● WHAT IS NEEDED
Go through the records below and write each one out again unchanged.

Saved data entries
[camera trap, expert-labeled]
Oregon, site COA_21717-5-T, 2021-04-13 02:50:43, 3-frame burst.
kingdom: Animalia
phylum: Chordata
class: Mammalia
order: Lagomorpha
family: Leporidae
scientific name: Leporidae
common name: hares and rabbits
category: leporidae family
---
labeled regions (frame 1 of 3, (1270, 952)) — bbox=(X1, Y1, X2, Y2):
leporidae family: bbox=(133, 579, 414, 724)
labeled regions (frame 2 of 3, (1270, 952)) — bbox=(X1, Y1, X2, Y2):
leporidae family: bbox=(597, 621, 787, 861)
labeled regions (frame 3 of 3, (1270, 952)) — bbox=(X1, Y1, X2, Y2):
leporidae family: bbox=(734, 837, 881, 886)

● SOLUTION BELOW
[camera trap, expert-labeled]
Oregon, site COA_21717-5-T, 2021-04-13 02:50:43, 3-frame burst.
kingdom: Animalia
phylum: Chordata
class: Mammalia
order: Lagomorpha
family: Leporidae
scientific name: Leporidae
common name: hares and rabbits
category: leporidae family
---
labeled regions (frame 1 of 3, (1270, 952)) — bbox=(X1, Y1, X2, Y2):
leporidae family: bbox=(133, 579, 414, 724)
labeled regions (frame 2 of 3, (1270, 952)) — bbox=(X1, Y1, X2, Y2):
leporidae family: bbox=(597, 621, 787, 861)
labeled regions (frame 3 of 3, (1270, 952)) — bbox=(X1, Y1, X2, Y2):
leporidae family: bbox=(734, 837, 881, 886)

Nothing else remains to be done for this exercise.